I am planning on putting up a reclaimed wood accent wall similar to the photos below:


















I have all of the lumber, but I am curious about opinions on jointing the pieces. I was thinking about using tongue/groove for the edges and possibly using biscuit joints for the end grain. This would be joined one piece at a time while placing/securing it on the wall.










Do you think it is necessary to joint the pieces?

Are there any good recommendations for an alternative to biscuit jointing the end grain as I don't currently have a biscuit jointer (although a much cheaper alternative is to use a biscuit joint routing bit)? 

Is tongue and groove a good idea for the edges?

Thanks


----------



## hwebb99 (Nov 27, 2012)

I'd just use a brad nailer to nail it to the studs.


----------



## NickB (Sep 24, 2013)

I helped a friend with a similar project. I edge jointed, then ripped, then rabbeted both sides to create a ship lap. He just nailed it to the wall and torched it in place. It really looked great. 

He did another room before that with open joints that looked bad. You could see the plaster through the joints and he ended up having to fill them with caulk, which wasn't very attractive either.

Another option might be to hang black tar paper first so the joints "disappear", but I think the shiplap will give you the best results. I wouldn't recommend a T&G because it's a finicky joint. If you're lumber is like his, it will be varying thickness and that will make it challenging. Shiplap is pretty forgiving.


----------



## Vexorg (Apr 16, 2014)

NickDIY said:


> I helped a friend with a similar project. I edge jointed, then ripped, then rabbeted both sides to create a ship lap. He just nailed it to the wall and torched it in place. It really looked great.
> 
> He did another room before that with open joints that looked bad. You could see the plaster through the joints and he ended up having to fill them with caulk, which wasn't very attractive either.
> 
> Another option might be to hang black tar paper first so the joints "disappear", but I think the shiplap will give you the best results. I wouldn't recommend a T&G because it's a finicky joint. If you're lumber is like his, it will be varying thickness and that will make it challenging. Shiplap is pretty forgiving.


Thanks for the response! 

I read that many people paintbrush behind wall black or a dark color that way you can't "see" the Wall. 

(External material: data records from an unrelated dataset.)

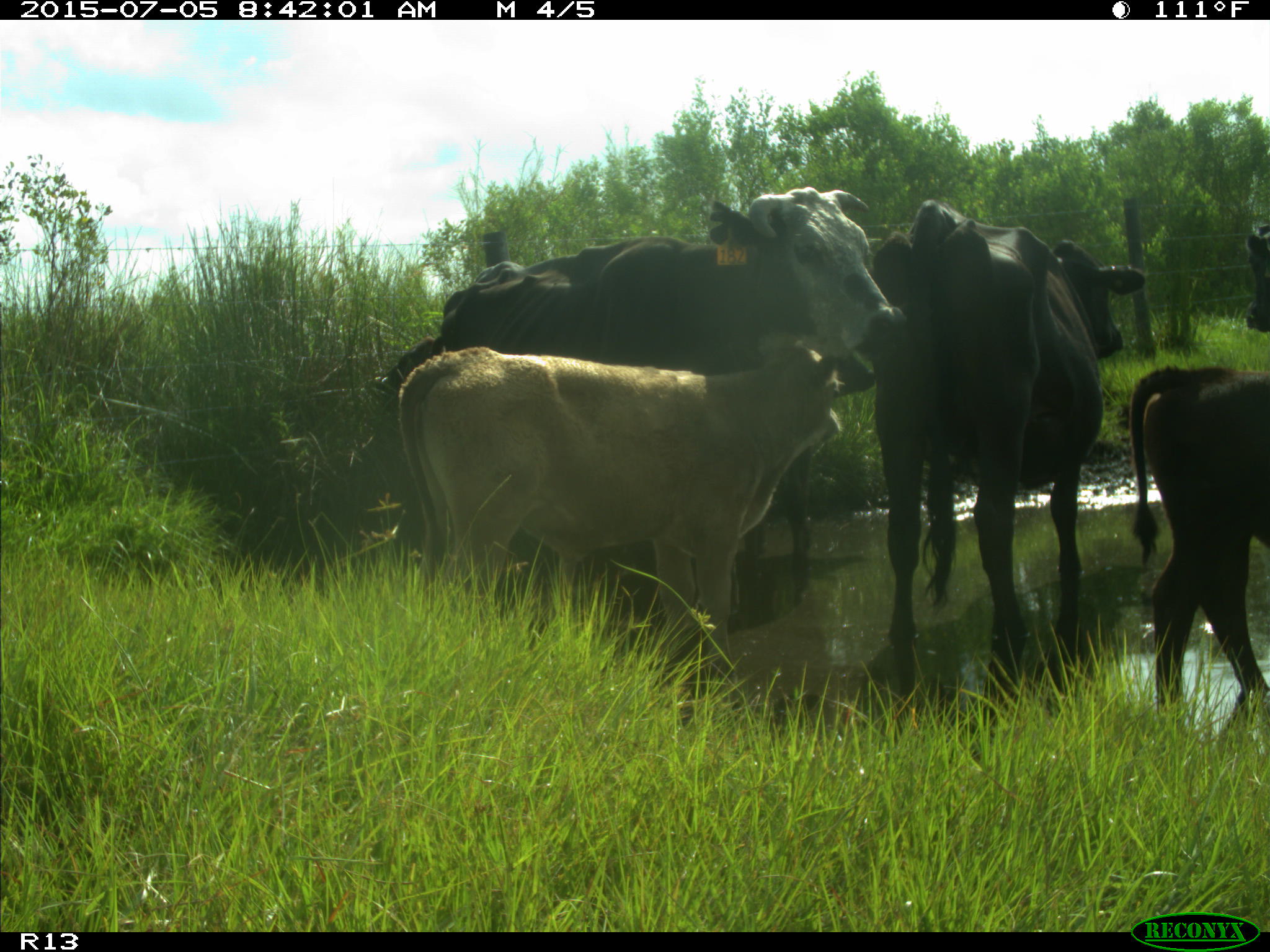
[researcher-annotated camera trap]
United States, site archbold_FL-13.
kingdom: Animalia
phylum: Chordata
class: Mammalia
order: Artiodactyla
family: Bovidae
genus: Bos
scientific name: Bos taurus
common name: domestic cow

I'll keep your advice in mind about the ship lap. 

Sent from my HTC6500LVW using Tapatalk


----------



## georger (Dec 3, 2014)

this topic is of special interest to me, I plan to build a whole house this way, floors, walls, ceiling, I also plan on covering it on the outside in a similar way, question is how much can I do?

I am not an experienced woodworker, not to say I have no experience fabricating just not with wood, previously looking into it shiplap appeared to be a good midway solution, T&G is a bit too much, none will likely gap, I am curious to see what you end up doing and how you go about it, I have a lot of lumber to mill and joint, not sure how to go about setting up all the machines needed to accomplish this, nor how far to take this, how many processes to put the boards through before they go up


----------



## GeorgeC (Jul 30, 2008)

hwebb99 said:


> I'd just use a brad nailer to nail it to the studs.


Yes, End jointing is not necessary.

What you do(or do not do) for edge jointing will depend upon what look you want.

Biscuits not needed.

George


----------